An analysis in the British Journal of Psychiatry examined 1,160 Chileans in 2003 and 2011, both before and after the sixth-most-powerful earthquake on record and subsequent tsunami struck their country in 2010. When the first survey was done in 2003, none of the participants admitted to a history of post-traumatic stress disorder (PTSD) or major depressive disorder (MDD). After the 2010 earthquake, 9.1 percent of the survivors were diagnosed with PTSD and 14.4% with MDD.
The authors correlated the risk of developing these disorders with multiple pre-disaster stressors, such as serious illness or injury, death of a loved one, divorce, unemployment or financial struggles, legal troubles or loss of a valuable possession. Basically, almost anything that 99 percent of the world faces. It was if individuals crossed a "severity threshold" of four or more pre-disaster stressors that they seemed to be at increased risk for post-disaster PTSD (relative to those rare people who declared zero stressors) while MDD displayed a slightly different pattern: Even a single stressor increased a person's risk of developing post-disaster MDD, and each additional stressor further increased the risk.

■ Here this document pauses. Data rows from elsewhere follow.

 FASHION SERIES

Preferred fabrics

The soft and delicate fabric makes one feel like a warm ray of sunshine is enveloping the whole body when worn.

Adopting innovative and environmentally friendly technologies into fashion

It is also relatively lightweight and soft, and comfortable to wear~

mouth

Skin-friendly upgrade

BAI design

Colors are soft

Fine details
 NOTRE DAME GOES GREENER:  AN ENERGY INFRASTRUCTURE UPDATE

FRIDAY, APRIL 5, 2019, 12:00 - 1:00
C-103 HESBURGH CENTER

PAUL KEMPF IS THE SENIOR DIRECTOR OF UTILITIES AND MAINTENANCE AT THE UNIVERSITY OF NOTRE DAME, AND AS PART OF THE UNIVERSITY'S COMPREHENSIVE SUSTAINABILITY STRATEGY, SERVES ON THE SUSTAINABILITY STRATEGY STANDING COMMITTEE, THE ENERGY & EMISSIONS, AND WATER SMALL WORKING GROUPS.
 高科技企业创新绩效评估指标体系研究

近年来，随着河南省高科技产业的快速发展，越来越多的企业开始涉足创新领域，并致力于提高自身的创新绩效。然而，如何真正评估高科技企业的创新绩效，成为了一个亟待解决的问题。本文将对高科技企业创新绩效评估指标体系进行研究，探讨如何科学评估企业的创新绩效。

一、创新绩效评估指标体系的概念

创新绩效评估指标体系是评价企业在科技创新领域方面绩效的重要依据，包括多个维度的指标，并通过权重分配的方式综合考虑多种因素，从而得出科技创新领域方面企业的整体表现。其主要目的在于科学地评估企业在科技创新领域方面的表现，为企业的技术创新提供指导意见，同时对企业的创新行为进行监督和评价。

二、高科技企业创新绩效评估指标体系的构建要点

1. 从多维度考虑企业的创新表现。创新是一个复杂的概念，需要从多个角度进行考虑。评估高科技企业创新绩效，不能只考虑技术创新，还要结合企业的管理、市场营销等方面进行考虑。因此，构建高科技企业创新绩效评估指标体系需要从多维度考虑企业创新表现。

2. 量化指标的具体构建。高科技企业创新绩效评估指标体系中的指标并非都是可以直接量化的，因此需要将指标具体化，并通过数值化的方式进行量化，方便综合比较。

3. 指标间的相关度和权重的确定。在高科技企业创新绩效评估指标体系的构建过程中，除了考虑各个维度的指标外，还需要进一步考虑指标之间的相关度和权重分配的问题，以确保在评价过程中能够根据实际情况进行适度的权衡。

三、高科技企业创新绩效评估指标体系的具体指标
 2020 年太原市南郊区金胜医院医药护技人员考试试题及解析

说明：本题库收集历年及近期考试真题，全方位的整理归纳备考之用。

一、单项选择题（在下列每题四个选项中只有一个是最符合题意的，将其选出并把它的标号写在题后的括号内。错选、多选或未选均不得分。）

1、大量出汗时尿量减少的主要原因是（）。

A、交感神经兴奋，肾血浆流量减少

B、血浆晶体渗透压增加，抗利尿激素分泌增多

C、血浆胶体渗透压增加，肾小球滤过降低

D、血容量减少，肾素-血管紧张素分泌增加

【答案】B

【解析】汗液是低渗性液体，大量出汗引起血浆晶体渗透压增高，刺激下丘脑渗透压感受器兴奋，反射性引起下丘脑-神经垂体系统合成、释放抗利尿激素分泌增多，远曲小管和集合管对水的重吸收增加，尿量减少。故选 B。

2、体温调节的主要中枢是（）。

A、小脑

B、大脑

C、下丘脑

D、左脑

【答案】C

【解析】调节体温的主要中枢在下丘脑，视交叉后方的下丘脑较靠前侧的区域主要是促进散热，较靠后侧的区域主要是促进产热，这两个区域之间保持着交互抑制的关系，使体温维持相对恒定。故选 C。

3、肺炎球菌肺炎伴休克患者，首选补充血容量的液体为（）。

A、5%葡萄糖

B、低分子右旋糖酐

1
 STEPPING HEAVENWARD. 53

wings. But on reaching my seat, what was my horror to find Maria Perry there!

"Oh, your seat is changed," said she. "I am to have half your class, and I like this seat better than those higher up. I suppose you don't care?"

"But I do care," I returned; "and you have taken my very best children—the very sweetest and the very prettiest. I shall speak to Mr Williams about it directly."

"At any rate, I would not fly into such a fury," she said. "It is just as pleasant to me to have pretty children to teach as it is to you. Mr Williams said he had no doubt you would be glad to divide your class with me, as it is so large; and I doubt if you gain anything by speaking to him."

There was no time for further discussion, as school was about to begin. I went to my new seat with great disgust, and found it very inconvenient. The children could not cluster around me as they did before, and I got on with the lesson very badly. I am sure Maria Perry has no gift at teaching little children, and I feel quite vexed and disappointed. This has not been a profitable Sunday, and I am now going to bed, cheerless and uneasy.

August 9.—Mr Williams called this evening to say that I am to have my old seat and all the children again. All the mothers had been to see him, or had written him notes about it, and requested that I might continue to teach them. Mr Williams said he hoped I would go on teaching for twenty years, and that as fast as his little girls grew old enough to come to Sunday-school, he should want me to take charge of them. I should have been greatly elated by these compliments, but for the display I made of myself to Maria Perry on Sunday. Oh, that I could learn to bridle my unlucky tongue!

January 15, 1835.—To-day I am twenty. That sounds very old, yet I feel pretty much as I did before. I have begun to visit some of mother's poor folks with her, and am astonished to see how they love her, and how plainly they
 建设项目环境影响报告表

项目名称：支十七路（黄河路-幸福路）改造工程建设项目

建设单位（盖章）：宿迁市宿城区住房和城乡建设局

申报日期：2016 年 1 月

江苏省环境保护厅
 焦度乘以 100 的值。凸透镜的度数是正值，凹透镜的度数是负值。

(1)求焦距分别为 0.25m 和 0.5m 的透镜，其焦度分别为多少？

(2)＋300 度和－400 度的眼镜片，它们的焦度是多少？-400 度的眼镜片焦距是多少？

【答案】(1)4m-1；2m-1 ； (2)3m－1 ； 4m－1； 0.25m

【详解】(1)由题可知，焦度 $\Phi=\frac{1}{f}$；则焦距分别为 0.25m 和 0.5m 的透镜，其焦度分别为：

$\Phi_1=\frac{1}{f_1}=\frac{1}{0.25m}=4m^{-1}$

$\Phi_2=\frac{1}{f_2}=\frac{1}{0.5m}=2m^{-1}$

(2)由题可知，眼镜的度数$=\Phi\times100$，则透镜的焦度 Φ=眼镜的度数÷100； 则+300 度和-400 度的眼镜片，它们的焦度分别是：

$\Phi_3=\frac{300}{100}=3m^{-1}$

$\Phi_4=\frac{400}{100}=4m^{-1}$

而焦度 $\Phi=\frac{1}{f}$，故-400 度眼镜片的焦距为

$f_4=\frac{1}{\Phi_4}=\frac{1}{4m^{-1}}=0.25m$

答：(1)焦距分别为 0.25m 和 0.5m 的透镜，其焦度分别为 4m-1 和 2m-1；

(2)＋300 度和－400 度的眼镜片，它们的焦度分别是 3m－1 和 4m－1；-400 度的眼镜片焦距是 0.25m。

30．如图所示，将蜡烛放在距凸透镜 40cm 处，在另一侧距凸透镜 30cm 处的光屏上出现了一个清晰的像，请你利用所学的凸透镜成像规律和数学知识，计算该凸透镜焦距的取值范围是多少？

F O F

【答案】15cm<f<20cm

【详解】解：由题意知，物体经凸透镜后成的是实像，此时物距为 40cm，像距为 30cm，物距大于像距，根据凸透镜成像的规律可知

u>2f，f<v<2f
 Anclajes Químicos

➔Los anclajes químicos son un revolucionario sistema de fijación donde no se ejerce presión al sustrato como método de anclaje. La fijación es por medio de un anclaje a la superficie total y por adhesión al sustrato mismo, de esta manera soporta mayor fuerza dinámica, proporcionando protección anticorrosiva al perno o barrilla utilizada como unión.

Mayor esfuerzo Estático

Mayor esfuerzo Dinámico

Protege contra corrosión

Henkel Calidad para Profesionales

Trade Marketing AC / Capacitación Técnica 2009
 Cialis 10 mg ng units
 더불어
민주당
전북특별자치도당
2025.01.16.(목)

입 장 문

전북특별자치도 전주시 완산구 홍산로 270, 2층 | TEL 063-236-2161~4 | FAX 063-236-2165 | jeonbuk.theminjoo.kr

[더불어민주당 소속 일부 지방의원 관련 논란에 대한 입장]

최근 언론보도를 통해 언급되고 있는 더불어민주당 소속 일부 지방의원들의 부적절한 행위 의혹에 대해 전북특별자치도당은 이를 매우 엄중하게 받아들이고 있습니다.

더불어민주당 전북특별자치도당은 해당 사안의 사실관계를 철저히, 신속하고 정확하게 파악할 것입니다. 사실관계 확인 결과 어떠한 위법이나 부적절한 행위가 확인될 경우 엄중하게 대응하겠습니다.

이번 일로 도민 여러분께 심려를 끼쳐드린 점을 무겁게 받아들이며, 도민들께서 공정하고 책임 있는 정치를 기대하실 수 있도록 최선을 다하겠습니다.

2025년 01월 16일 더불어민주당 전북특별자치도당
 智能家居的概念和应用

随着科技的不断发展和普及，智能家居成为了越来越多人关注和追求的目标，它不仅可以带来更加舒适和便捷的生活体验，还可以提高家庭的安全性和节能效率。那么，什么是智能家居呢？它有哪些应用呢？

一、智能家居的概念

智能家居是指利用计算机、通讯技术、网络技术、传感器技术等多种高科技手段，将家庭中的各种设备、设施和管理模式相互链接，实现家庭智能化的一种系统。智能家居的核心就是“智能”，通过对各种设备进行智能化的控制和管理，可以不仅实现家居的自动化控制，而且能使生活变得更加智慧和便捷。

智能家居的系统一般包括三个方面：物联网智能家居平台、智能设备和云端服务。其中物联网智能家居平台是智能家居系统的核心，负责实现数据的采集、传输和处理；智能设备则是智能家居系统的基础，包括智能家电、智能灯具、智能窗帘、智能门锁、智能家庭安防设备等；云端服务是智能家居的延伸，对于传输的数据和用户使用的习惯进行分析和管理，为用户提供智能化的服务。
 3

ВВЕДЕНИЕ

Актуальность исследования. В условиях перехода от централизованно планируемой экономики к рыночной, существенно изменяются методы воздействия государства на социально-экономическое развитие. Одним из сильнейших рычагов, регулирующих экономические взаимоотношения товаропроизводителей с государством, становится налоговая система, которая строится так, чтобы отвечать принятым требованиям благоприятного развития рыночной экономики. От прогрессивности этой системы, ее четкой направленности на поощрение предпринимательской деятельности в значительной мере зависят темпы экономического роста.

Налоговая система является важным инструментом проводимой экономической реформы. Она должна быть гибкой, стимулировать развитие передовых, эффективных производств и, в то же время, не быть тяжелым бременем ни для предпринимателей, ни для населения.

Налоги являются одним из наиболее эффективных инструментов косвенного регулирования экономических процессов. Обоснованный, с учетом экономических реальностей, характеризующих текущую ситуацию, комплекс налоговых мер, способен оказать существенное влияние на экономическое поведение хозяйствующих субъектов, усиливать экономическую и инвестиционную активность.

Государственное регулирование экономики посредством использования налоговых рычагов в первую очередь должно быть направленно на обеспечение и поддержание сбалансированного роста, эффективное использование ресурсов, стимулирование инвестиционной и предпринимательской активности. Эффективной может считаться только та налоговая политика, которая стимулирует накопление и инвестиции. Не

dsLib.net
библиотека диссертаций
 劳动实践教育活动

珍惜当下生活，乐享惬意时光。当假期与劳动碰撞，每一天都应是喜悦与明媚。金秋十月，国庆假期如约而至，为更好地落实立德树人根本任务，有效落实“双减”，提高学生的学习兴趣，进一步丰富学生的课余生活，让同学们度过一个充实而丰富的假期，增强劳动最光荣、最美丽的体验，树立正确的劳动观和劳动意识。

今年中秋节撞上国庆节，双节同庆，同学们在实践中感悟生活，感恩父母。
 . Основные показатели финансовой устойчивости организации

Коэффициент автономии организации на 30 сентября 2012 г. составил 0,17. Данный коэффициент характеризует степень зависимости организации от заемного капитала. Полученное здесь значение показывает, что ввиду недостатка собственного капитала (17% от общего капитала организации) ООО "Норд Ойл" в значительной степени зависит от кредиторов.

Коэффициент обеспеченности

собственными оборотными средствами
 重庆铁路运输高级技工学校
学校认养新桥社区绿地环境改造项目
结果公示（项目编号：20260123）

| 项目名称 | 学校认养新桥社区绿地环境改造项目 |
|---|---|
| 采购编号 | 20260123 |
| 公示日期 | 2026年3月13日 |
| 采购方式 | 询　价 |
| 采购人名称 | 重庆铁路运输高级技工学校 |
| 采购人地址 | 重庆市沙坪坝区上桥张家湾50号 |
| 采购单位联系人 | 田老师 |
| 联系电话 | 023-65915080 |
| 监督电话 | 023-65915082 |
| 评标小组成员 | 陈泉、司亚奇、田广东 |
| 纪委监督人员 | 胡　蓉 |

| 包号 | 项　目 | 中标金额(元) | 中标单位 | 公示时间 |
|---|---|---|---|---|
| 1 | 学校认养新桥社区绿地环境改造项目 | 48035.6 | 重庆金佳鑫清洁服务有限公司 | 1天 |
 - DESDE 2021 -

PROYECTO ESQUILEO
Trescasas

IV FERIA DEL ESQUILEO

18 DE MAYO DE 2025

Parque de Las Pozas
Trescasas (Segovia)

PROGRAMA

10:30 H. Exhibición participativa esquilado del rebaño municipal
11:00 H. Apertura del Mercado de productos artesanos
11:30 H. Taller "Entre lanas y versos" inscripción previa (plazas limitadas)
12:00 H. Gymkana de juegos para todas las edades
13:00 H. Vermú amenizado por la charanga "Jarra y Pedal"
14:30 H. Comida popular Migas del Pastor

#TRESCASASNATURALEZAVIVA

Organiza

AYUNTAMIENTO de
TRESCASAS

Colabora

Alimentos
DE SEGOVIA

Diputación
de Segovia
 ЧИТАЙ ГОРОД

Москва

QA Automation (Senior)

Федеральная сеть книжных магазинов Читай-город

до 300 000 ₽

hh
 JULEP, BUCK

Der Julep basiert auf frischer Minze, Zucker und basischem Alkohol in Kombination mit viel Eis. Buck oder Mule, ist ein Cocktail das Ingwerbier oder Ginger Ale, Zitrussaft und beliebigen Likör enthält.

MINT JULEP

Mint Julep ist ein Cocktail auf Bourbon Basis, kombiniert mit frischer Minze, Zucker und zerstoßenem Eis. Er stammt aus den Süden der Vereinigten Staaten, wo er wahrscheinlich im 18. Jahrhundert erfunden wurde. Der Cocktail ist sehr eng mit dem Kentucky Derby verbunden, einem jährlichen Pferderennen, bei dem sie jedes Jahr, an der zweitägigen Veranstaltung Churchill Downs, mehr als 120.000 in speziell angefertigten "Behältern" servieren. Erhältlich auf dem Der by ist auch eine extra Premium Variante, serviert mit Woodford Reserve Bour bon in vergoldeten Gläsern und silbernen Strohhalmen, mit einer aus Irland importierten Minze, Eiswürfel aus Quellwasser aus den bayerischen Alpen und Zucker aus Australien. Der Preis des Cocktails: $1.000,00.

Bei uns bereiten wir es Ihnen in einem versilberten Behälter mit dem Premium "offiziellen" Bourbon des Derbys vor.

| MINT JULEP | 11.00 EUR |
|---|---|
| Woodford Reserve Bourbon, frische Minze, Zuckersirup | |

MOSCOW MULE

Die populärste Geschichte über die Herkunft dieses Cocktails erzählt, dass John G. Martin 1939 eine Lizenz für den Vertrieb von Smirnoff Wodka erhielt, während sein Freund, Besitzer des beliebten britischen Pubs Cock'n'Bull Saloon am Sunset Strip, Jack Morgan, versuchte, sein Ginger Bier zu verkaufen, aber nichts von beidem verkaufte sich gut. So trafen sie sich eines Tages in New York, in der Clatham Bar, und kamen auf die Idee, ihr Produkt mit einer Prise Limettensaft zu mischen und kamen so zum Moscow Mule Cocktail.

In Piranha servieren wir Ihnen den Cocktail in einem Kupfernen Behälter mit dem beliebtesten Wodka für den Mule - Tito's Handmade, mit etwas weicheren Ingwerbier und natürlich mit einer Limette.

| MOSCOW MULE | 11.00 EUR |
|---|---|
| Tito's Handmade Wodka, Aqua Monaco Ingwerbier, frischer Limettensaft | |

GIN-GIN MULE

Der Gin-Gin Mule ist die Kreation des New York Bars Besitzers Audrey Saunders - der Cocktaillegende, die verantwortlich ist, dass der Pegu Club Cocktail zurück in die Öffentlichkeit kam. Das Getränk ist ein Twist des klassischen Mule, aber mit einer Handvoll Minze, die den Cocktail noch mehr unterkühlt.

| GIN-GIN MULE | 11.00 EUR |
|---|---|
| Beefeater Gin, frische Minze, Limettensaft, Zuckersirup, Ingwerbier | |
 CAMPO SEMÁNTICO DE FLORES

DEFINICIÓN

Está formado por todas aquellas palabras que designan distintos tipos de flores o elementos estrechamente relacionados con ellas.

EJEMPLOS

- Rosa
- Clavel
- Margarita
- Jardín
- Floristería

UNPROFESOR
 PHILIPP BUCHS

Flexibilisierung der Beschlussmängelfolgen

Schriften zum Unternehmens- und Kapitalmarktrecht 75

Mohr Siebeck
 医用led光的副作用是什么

Image provided by Brown University.
Since we are just coming out of a coronavirus pandemic, and black and latino people in the U.S. have greater co-morbidities that led to higher COVID-19 deaths, those plus the increased job instability that 40,000,000 Americans face due to government lockdowns could mean they are most likely to suffer from serious mental health conditions following the pandemic.